● EXTRACTED RECORDS
** Begin **
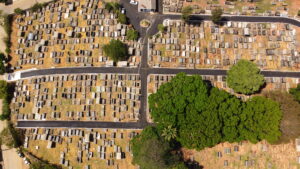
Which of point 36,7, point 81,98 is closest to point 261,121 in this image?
point 81,98

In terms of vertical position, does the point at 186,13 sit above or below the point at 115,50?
above

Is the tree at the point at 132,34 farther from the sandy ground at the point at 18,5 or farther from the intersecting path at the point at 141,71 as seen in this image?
the sandy ground at the point at 18,5

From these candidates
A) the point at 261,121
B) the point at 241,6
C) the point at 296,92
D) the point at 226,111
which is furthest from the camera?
the point at 241,6

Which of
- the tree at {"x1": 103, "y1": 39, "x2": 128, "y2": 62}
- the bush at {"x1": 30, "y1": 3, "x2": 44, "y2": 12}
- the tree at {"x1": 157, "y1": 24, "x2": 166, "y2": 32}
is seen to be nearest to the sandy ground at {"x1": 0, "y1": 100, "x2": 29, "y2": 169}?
the tree at {"x1": 103, "y1": 39, "x2": 128, "y2": 62}

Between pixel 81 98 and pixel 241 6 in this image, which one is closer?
pixel 81 98

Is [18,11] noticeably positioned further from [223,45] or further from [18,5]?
[223,45]

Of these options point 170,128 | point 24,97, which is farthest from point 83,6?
point 170,128
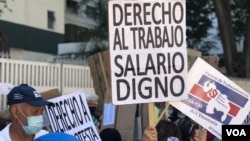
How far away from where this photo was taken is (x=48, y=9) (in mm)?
28328

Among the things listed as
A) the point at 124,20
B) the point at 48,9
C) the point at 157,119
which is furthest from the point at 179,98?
the point at 48,9

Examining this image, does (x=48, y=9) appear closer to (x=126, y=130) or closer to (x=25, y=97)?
(x=126, y=130)

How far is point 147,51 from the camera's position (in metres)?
4.52

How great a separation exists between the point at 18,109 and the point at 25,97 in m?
0.10

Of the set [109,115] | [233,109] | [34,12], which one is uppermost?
[34,12]

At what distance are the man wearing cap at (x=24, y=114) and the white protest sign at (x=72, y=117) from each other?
146 centimetres

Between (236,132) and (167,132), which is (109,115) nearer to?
(167,132)

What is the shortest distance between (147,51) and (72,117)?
4.97 feet

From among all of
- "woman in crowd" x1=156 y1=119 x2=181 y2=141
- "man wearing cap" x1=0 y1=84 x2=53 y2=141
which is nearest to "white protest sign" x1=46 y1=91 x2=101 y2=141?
"woman in crowd" x1=156 y1=119 x2=181 y2=141

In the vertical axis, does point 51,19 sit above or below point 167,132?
above

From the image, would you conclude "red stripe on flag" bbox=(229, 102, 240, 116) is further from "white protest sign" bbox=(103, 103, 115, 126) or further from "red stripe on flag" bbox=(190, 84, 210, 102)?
"white protest sign" bbox=(103, 103, 115, 126)

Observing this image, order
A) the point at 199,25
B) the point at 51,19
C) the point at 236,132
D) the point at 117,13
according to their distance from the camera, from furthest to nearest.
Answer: the point at 51,19
the point at 199,25
the point at 117,13
the point at 236,132

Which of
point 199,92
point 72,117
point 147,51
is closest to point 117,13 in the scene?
point 147,51

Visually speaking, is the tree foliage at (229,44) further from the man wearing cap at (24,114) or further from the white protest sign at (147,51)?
the man wearing cap at (24,114)
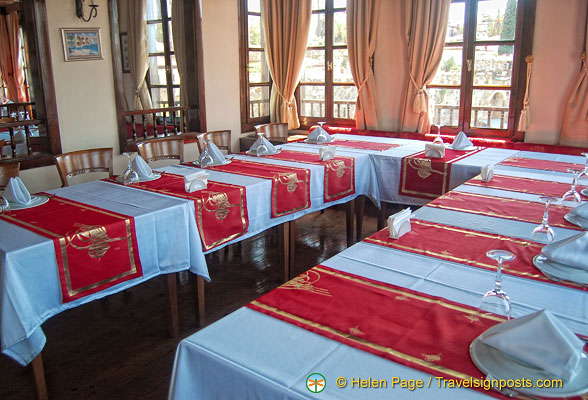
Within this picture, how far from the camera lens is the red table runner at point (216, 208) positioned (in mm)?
2672

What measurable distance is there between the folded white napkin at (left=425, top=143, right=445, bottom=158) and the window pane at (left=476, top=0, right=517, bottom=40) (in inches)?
74.5

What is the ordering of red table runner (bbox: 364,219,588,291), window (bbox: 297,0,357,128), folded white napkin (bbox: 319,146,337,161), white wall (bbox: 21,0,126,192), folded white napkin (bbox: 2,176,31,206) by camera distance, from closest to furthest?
red table runner (bbox: 364,219,588,291) < folded white napkin (bbox: 2,176,31,206) < folded white napkin (bbox: 319,146,337,161) < white wall (bbox: 21,0,126,192) < window (bbox: 297,0,357,128)

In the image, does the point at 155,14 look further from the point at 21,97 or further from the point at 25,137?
the point at 25,137

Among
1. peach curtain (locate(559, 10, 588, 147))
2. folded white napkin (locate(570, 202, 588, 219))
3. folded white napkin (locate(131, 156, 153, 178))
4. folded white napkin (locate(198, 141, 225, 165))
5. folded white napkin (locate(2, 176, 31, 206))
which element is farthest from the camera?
peach curtain (locate(559, 10, 588, 147))

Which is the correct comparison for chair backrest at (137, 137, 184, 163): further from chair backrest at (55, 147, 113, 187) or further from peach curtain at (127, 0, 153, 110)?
peach curtain at (127, 0, 153, 110)

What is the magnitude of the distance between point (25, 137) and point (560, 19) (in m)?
4.90

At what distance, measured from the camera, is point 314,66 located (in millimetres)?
6262

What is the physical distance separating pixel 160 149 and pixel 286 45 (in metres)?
2.86

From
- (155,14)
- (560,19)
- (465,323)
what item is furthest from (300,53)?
(465,323)

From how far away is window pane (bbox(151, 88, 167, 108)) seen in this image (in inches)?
248

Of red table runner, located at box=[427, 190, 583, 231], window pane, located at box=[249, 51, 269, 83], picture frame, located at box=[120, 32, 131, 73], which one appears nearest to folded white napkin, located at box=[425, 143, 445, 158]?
red table runner, located at box=[427, 190, 583, 231]

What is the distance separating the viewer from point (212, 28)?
216 inches

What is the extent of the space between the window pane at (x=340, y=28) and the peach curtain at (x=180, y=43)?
1805 mm

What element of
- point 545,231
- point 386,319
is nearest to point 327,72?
point 545,231
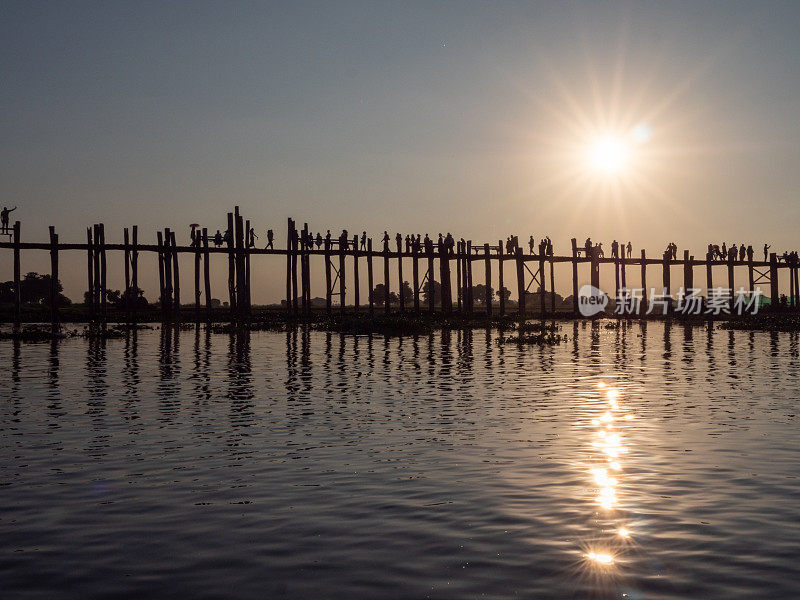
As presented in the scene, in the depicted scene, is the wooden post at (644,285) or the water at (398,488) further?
the wooden post at (644,285)

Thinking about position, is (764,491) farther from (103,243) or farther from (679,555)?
(103,243)

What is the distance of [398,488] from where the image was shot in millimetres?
8906

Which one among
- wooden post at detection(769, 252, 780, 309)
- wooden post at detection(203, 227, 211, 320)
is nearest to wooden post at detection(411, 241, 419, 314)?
wooden post at detection(203, 227, 211, 320)

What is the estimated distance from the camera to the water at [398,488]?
6137 millimetres

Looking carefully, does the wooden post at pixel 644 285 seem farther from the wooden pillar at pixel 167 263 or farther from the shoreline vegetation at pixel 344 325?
the wooden pillar at pixel 167 263

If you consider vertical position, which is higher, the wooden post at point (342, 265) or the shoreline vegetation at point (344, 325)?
the wooden post at point (342, 265)

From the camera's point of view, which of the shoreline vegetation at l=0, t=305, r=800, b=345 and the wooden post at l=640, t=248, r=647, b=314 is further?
the wooden post at l=640, t=248, r=647, b=314

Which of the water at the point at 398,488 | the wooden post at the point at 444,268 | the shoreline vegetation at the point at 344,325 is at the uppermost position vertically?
the wooden post at the point at 444,268

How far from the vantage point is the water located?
6.14 meters

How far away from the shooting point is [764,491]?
28.5ft

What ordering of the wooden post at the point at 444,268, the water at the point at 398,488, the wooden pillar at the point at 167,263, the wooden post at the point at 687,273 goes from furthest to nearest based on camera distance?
the wooden post at the point at 687,273 → the wooden post at the point at 444,268 → the wooden pillar at the point at 167,263 → the water at the point at 398,488

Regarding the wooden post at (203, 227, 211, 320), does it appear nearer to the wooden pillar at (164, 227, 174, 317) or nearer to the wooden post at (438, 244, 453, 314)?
the wooden pillar at (164, 227, 174, 317)

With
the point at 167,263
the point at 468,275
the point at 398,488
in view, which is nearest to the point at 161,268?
the point at 167,263

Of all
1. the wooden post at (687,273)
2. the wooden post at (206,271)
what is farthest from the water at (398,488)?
the wooden post at (687,273)
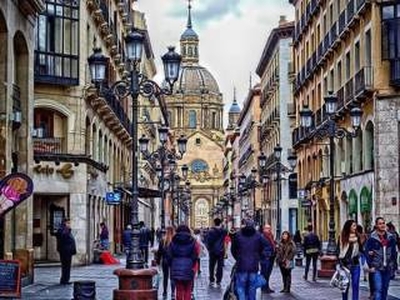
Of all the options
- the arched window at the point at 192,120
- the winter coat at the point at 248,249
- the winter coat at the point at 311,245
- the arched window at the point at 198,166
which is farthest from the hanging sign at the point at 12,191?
the arched window at the point at 192,120

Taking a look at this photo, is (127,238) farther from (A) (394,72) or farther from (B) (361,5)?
(B) (361,5)

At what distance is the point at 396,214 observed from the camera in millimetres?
36500

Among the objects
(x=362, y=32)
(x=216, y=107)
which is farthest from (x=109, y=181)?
(x=216, y=107)

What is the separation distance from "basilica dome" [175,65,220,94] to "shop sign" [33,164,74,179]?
146464 millimetres

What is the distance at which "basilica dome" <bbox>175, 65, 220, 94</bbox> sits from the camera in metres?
187

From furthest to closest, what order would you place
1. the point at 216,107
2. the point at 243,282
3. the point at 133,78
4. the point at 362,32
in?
the point at 216,107 < the point at 362,32 < the point at 133,78 < the point at 243,282

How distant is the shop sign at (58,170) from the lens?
36594 millimetres

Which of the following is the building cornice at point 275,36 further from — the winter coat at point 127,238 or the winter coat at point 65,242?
the winter coat at point 65,242

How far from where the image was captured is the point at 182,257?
17.9m

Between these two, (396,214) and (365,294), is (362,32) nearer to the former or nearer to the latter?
(396,214)

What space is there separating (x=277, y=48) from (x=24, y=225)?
56.7 m

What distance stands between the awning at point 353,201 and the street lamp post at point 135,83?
1937cm

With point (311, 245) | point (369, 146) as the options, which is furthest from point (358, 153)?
point (311, 245)

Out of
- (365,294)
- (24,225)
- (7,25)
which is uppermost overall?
(7,25)
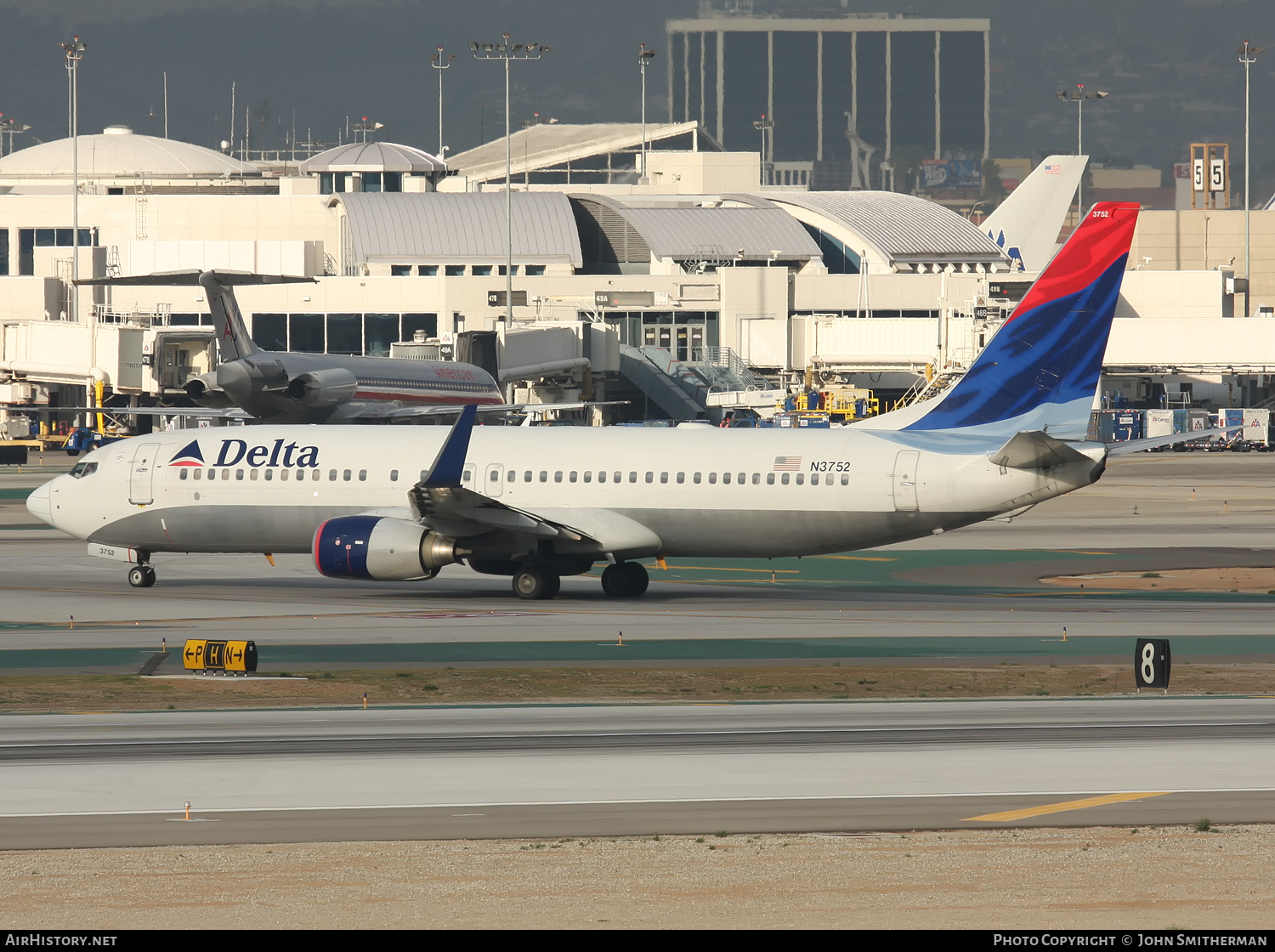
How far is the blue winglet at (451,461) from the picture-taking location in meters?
38.4

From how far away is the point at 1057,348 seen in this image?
39.6 meters

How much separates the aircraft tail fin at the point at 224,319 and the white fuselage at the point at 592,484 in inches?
1232

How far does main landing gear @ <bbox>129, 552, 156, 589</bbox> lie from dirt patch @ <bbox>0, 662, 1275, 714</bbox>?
14152 millimetres

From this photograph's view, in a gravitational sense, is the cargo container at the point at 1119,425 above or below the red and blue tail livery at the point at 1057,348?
below

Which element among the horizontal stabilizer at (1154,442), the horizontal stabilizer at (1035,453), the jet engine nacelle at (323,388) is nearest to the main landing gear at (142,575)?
the horizontal stabilizer at (1035,453)

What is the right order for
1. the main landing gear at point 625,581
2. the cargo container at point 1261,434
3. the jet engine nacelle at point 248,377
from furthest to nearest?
1. the cargo container at point 1261,434
2. the jet engine nacelle at point 248,377
3. the main landing gear at point 625,581

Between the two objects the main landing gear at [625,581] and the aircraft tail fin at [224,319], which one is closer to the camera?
the main landing gear at [625,581]

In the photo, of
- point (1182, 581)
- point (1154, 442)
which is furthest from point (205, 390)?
point (1154, 442)

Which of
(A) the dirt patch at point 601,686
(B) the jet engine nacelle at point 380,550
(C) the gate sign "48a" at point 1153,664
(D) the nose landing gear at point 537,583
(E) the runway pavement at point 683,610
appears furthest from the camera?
(D) the nose landing gear at point 537,583

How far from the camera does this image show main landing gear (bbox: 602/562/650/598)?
42.1m

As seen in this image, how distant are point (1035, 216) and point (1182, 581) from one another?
8852 centimetres

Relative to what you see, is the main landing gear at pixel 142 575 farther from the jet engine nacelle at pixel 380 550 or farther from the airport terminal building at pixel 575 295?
the airport terminal building at pixel 575 295
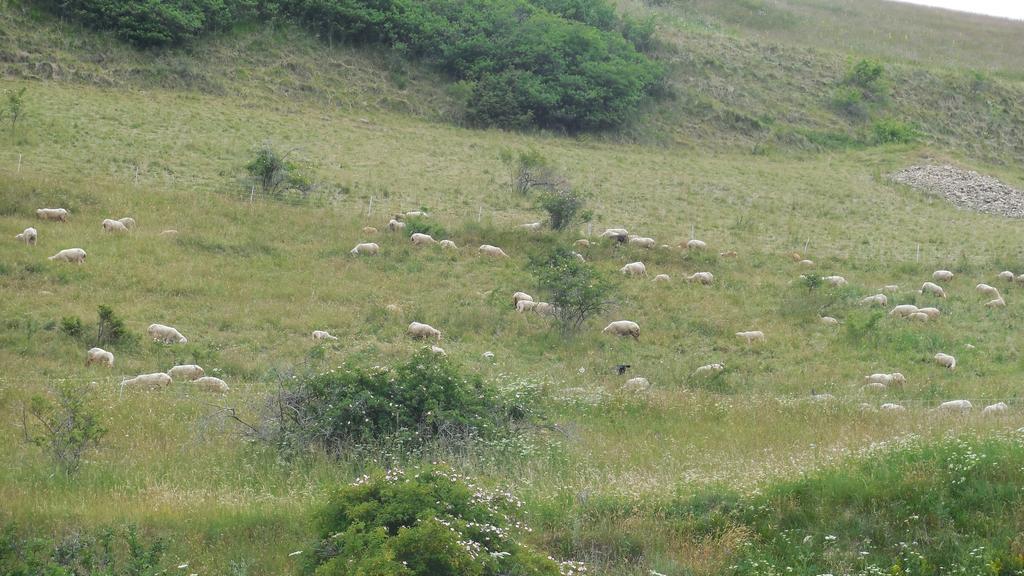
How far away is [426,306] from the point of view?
** End **
● WHAT THIS TASK INVOLVES
In the listing above, reproduce verbatim every line from the one containing "What is the ordering" through the one containing "red table runner (bbox: 364,219,588,291) <".

● TASK OUTPUT
What is the ordering of red table runner (bbox: 364,219,588,291), window (bbox: 297,0,357,128), folded white napkin (bbox: 319,146,337,161), white wall (bbox: 21,0,126,192), folded white napkin (bbox: 2,176,31,206) by camera distance, from closest to furthest?
red table runner (bbox: 364,219,588,291) < folded white napkin (bbox: 2,176,31,206) < folded white napkin (bbox: 319,146,337,161) < white wall (bbox: 21,0,126,192) < window (bbox: 297,0,357,128)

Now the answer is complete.